A Marlow man entered a guilty plea before a Stephens County judge this week to charges of battery and sexual abuse and will face five years behind bars.
Jeremy Alan Metts, 46, of Marlow, plead guilty to two counts of child sexual abuse and two counts of sexual battery in a case from 2018 with an underage victim.
The victim filed a report on Sept. 7, 2018, with the Grady County Sheriff’s office, stating on three different occasions Metts inappropriately touched the victim, twice in the victim’s home and once in a car outside the home after Metts drove the victim home from a prom party.

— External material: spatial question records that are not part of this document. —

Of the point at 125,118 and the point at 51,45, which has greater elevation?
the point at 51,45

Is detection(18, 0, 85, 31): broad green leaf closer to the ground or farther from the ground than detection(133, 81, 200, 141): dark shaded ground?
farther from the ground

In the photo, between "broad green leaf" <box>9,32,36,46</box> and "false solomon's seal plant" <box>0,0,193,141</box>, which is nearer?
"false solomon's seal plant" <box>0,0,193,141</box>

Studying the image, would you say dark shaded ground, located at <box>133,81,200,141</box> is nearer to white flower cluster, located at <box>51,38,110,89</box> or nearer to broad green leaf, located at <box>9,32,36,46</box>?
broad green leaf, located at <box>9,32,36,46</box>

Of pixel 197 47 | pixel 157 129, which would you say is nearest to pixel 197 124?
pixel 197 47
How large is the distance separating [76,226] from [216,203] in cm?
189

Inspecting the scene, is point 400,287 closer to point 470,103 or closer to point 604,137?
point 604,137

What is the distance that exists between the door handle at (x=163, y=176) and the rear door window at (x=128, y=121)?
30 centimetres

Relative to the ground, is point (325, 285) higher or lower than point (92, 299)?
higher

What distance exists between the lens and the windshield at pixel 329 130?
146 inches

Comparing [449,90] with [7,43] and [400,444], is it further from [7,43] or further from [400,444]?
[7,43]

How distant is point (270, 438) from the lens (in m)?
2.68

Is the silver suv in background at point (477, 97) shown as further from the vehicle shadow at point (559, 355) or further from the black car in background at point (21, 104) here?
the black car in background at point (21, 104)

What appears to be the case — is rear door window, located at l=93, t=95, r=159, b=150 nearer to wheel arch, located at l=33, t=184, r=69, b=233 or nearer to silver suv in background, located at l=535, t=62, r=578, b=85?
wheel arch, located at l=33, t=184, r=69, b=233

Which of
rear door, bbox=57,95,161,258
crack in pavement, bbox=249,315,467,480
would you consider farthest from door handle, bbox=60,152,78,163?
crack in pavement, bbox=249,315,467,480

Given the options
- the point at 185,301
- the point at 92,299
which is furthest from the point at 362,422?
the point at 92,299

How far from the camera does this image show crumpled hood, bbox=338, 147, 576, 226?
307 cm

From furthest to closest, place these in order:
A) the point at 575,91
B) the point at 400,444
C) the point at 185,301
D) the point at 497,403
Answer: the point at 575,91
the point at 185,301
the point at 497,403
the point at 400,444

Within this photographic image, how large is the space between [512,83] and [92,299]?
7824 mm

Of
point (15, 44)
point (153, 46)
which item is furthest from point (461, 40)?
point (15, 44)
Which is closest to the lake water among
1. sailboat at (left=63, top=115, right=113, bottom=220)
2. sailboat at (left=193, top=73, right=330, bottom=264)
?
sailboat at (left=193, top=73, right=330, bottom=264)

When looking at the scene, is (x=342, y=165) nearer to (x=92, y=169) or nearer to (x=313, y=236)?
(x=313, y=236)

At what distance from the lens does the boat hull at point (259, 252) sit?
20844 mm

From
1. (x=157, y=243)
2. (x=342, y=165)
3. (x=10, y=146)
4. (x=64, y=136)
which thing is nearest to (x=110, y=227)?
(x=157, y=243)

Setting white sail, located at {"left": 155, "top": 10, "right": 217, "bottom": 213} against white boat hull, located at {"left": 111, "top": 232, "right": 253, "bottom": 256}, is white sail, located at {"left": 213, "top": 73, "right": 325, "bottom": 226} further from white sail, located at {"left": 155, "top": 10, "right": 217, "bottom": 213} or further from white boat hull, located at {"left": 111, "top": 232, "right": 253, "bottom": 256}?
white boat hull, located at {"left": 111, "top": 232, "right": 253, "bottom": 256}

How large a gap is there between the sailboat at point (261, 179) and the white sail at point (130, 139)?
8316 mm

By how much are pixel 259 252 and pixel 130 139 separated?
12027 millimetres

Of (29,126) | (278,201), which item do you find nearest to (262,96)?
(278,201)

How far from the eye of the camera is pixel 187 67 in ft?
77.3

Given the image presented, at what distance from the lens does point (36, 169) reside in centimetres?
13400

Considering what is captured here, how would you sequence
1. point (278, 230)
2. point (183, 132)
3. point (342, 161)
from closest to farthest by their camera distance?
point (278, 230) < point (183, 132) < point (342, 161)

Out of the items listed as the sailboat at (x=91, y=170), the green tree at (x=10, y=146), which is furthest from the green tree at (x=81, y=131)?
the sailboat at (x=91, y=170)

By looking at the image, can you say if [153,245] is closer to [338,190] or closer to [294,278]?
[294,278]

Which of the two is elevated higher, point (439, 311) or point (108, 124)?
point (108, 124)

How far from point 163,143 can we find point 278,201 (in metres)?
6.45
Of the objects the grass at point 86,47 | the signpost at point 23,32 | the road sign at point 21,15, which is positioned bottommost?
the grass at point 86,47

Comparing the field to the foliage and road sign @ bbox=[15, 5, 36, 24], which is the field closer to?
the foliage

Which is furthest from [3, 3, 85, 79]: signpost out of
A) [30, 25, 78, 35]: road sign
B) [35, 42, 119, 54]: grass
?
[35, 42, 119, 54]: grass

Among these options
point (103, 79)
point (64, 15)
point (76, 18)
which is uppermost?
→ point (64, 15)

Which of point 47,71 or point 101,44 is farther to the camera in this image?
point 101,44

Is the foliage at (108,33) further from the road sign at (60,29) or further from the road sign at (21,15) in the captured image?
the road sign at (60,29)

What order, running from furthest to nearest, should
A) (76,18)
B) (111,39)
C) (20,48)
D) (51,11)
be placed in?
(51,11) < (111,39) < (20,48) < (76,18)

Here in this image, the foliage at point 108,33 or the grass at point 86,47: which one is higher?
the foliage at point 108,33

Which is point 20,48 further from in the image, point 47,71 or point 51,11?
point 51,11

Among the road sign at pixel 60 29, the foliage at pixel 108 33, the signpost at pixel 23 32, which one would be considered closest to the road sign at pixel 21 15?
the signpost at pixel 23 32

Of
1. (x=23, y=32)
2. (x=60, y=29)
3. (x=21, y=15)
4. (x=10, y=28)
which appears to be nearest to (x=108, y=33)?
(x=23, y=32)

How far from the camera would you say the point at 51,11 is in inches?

The Grady County Sheriff’s Office turned the case over to the Marlow Police Department shortly after the report was made. On Sept. 13, 2018, according to the report, Officer Antonio Aguilera interviewed the victim. A family member of the victim provided a video statement to law enforcement, confirming the victim confided in the witness after each incident. The witness reported Metts hugged the victim from behind and was repeatedly touching, hugging and sitting close to the victim.
Police received a second report from one of the victim’s friends, stating the victim confided in the second witness as well. The report states the witness observed Metts showing more affection than she thought appropriate. Metts also reportedly sent Snapchat messages stating he loved and missed the victim.
The police reported calling Metts for a statement, to which he responded that he had already secured counsel and police would need to speak with his attorney first.
Metts was supposed to stand trial in Stephens County in April 2019. He entered his guilty plea Oct. 2 when he was sentenced to 13 years for count one plus $1,000 fine and court costs, 13 years for count two plus $500 and court costs, 10 years for count three plus a $500 fine and court costs, and 10 years for count four plus a $500 fine and court costs. However, all but the first five years of the sentence was suspended and all counts are to run concurrently.
Metts will be subject to probation or parole for no less than two years after his sentence, which he must complete 85 percent of before eligibility.